LANSING, Mich., June 28, 2023 — The Michigan House of Representatives passed its fiscal 2023-24 budget today. It includes the largest investment in education in Michigan’s history, in addition to substantial investments in workforce recruitment and retention, infrastructure and public safety. It would provide every public school student with free breakfast and lunch and make pre-K affordable for more families.
“This budget reinvests in Michigan,” said Speaker Joe Tate (D-Detroit). “Decades of underinvestments have led to infrastructure failures, worker shortages, population loss and rising costs for working families. This budget puts people first by investing in teacher recruitment, expanding access to health care, and putting federal dollars to work repairing roads, bridges and water infrastructure. We’ve passed a budget that rises to meet the challenges our state faces and puts money to work in communities across the state.”
The budget includes substantial support for small businesses to help keep Michigan’s downtowns unique and bustling. It would strengthen Michigan’s labor force by lowering costs for aspiring teachers and attracting more health care workers to the state. The budget also includes specific allocations to promote Michigan’s agricultural economy.
“We’ve listened to our constituents and created a budget to address their highest priorities,” said state Rep.
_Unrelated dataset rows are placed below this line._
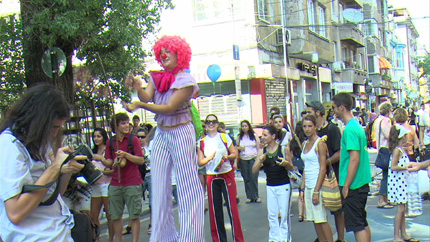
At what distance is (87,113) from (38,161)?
8414 mm

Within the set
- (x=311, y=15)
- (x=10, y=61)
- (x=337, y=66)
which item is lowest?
(x=10, y=61)

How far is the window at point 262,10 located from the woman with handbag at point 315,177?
598 inches

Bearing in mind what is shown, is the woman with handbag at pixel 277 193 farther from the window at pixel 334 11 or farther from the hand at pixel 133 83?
the window at pixel 334 11

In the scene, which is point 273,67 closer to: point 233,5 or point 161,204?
point 233,5

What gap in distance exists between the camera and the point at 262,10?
68.8 feet

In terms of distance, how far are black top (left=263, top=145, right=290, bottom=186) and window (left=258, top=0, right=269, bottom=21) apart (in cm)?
1483

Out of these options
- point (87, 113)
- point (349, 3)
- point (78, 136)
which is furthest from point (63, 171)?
point (349, 3)

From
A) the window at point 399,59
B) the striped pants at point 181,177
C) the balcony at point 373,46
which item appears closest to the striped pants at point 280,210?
the striped pants at point 181,177

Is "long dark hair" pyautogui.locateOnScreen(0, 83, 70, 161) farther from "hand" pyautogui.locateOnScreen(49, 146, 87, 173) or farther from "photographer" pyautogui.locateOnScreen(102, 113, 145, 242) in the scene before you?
"photographer" pyautogui.locateOnScreen(102, 113, 145, 242)

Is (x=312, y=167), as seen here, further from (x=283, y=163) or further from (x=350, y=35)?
(x=350, y=35)

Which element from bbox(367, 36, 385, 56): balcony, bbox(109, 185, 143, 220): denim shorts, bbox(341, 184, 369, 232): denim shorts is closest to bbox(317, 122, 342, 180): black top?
bbox(341, 184, 369, 232): denim shorts

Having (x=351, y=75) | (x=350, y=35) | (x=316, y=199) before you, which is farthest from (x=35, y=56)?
(x=351, y=75)

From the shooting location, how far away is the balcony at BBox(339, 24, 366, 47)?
33.0 metres

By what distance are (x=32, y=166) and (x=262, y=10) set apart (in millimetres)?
19520
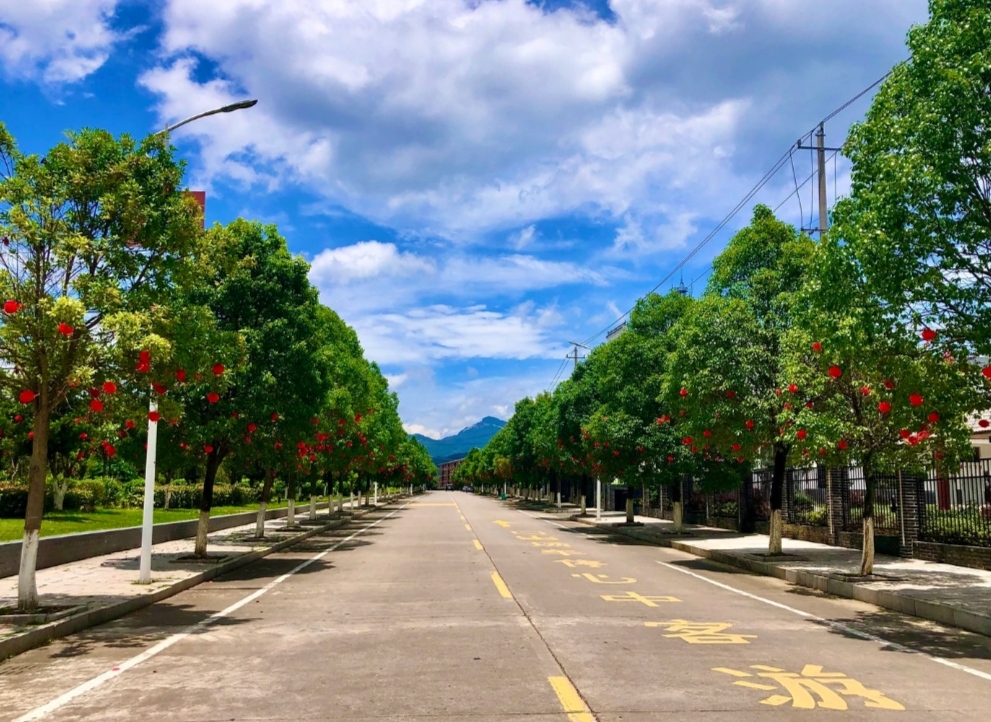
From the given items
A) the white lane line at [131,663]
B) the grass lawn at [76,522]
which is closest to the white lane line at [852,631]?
the white lane line at [131,663]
Angela Witwer (Delta Township), chair of the House Appropriations Committee. “We’re increasing support for mental health care for students and first responders and opening 19 additional Certified Community Behavioral Health Clinics across the state. We’re making a generational investment in students, teachers and schools. I’m proud that we’ve managed to fund such excellent priorities, all while creating a school rainy-day fund.”
In addition to making pre-K universally affordable and providing free breakfast and lunch to every public school student, the School Aid budget supports mentoring programs, support for at-risk youth, literacy programs, improved school transportation and MI Kids Back on Track, which provides tutoring to help kids catch up from pandemic learning loss. The budget would increase the school operations budget substantially.
“There’s no better investment than our kids,” said state Rep. Regina Weiss (D-Oak Park), chair of the Appropriations Subcommittee on School Aid and Education. “This transformative budget ensures that the highest-need students in our state have the tools and resources they need to learn by expanding access to free preschool, investing more than ever in special education and economically disadvantaged students, and providing free school breakfast and lunch for all. I’m proud of the investments we’ve made in our students, our teachers and our future.”
The budget would help graduate dozens of Michigan State Troopers, upgrade Michigan’s ballistics system to help police solve more crimes, and devote funding to the communities most affected by crime. It would provide grants to communities across the state to upgrade fire departments. Additionally, the budget includes mental health funding specifically for first responders.
“Democrats have moved aggressively to protect communities from gun violence, and this budget furthers our commitment to keep Michiganders safe,” said state Rep. Amos O’Neal (D-Saginaw), majority vice chair of the Appropriations Committee. “This budget will improve training to ensure that first responders are prepared to handle any crisis. It also invests in veteran housing to ensure that we honor those who have served and protected their country. These investments are long overdue.”